• [Task instructions]:
Copy everything from the line containing "How far is pixel" down to the end of the listing, with "dark red wall" renamed to "maroon wall" and nothing else changed.
+===+
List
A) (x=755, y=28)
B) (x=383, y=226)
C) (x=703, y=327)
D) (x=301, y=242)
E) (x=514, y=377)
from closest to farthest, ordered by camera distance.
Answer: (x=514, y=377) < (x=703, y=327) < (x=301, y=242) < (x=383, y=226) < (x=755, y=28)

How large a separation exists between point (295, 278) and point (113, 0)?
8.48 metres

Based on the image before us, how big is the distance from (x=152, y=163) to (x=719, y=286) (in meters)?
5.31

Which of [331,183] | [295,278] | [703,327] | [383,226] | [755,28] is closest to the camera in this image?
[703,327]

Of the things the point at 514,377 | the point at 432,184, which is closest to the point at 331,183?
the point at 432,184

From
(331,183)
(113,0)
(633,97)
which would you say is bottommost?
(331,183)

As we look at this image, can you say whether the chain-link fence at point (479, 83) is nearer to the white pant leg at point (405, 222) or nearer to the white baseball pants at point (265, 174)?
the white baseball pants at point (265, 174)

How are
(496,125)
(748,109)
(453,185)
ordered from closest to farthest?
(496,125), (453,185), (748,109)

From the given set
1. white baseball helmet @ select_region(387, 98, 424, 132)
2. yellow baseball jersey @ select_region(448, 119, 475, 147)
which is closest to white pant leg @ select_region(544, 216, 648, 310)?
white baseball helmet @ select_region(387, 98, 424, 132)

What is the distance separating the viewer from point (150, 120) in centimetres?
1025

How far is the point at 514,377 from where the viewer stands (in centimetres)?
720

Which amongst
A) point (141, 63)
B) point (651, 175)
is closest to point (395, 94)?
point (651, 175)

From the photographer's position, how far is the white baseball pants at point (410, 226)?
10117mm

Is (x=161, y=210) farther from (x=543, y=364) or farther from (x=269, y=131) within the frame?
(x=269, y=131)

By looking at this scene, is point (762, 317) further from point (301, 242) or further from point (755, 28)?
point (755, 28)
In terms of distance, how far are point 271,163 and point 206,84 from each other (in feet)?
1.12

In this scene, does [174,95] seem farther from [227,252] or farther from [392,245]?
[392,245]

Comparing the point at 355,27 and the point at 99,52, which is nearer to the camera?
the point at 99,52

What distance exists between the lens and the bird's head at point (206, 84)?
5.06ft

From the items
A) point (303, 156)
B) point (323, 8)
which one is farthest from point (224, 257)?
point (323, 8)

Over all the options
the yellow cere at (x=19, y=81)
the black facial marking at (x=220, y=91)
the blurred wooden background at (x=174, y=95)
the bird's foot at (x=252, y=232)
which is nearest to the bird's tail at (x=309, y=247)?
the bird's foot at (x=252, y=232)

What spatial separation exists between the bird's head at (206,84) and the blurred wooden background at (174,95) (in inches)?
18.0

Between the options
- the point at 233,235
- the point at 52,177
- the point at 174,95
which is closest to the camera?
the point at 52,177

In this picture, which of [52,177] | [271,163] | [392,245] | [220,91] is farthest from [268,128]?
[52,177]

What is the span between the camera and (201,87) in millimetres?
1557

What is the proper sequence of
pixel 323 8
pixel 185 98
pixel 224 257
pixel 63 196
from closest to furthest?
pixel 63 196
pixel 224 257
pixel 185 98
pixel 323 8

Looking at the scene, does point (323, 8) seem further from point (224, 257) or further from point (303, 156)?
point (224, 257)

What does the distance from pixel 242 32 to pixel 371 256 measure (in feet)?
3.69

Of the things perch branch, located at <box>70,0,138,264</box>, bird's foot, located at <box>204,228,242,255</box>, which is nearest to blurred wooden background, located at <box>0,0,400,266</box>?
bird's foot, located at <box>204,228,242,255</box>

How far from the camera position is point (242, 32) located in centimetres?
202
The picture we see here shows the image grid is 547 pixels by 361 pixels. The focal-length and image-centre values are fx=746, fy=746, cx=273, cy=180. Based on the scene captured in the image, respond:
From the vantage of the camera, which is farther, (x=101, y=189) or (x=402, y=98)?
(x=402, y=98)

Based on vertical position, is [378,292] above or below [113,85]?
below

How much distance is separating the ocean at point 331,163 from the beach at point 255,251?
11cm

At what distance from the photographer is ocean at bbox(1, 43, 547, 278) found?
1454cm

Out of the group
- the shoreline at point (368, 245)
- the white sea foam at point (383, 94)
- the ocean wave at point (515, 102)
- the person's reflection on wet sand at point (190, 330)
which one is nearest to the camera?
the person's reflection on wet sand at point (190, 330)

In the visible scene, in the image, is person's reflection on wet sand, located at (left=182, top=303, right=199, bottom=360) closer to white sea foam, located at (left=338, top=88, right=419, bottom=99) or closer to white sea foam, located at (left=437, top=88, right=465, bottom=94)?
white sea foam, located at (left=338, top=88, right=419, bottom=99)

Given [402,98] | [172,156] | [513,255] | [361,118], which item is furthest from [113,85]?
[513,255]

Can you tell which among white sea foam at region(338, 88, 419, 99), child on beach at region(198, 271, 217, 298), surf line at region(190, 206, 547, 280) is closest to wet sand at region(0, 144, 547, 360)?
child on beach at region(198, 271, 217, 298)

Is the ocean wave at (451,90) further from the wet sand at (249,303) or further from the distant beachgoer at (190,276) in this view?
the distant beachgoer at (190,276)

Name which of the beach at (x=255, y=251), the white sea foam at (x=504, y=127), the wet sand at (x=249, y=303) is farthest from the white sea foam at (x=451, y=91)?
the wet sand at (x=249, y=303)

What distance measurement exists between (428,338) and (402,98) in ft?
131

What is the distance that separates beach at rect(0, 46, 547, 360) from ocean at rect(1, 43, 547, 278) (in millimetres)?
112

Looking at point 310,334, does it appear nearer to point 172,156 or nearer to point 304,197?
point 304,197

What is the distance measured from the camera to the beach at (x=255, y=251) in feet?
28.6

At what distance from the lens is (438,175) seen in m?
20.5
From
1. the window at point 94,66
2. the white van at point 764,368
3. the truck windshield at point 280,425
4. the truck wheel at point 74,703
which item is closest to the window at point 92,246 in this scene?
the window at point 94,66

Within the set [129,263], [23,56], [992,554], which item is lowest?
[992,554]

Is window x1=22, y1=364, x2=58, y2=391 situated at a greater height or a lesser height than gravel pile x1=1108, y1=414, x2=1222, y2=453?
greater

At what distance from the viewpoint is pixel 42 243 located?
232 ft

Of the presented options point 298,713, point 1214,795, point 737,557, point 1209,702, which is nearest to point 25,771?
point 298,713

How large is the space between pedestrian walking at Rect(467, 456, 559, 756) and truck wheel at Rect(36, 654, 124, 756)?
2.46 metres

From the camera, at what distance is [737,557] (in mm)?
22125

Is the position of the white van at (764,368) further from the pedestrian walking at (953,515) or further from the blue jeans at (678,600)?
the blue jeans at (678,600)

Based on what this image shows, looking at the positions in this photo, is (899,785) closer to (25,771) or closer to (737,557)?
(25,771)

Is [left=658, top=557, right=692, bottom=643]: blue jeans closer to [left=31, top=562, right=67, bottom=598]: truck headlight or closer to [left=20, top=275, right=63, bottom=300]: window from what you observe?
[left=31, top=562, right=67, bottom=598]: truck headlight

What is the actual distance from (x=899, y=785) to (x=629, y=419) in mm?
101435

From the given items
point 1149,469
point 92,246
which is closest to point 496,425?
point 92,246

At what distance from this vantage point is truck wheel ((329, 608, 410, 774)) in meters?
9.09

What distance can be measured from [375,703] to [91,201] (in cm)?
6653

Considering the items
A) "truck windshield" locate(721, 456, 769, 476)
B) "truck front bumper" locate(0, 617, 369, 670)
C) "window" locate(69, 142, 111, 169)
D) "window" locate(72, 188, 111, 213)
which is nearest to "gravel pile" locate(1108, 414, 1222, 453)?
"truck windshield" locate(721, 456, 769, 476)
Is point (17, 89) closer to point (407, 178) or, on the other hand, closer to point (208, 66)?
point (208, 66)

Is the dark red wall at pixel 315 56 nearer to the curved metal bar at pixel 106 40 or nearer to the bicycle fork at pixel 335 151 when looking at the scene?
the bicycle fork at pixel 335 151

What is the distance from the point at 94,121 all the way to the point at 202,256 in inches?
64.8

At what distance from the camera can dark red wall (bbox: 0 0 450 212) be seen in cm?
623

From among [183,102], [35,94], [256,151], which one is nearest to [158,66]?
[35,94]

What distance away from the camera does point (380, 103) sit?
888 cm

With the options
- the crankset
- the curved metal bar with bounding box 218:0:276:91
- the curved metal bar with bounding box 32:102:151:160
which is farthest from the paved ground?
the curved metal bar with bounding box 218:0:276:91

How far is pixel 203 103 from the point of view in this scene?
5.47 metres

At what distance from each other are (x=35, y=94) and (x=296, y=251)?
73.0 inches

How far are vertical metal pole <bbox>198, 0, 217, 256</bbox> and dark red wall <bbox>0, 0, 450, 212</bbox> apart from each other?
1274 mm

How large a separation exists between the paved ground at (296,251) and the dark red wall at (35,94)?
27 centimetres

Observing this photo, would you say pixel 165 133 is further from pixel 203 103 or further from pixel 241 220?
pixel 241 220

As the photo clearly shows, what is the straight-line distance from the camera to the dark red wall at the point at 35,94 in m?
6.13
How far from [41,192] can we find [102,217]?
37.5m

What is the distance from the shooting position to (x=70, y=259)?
+===+
• [Expected answer]:
How far is pixel 203 103 from the point of view in this scene?
5.47 metres

At what distance from each other are (x=35, y=94) and (x=296, y=251)?
73.0 inches

How far are vertical metal pole <bbox>198, 0, 217, 256</bbox> and maroon wall <bbox>0, 0, 450, 212</bbox> apart from each other?
1274 mm

How large a separation exists between the paved ground at (296,251) and the maroon wall at (35,94)?
27 centimetres

Observing this photo, would you say pixel 165 133 is further from pixel 203 103 or further from pixel 241 220?
pixel 241 220

As the photo clearly shows, what is the straight-line distance from the camera to the maroon wall at the point at 35,94 in m?
6.13
How far from [41,192] can we find [102,217]?
37.5m

What is the distance from the shooting position to (x=70, y=259)?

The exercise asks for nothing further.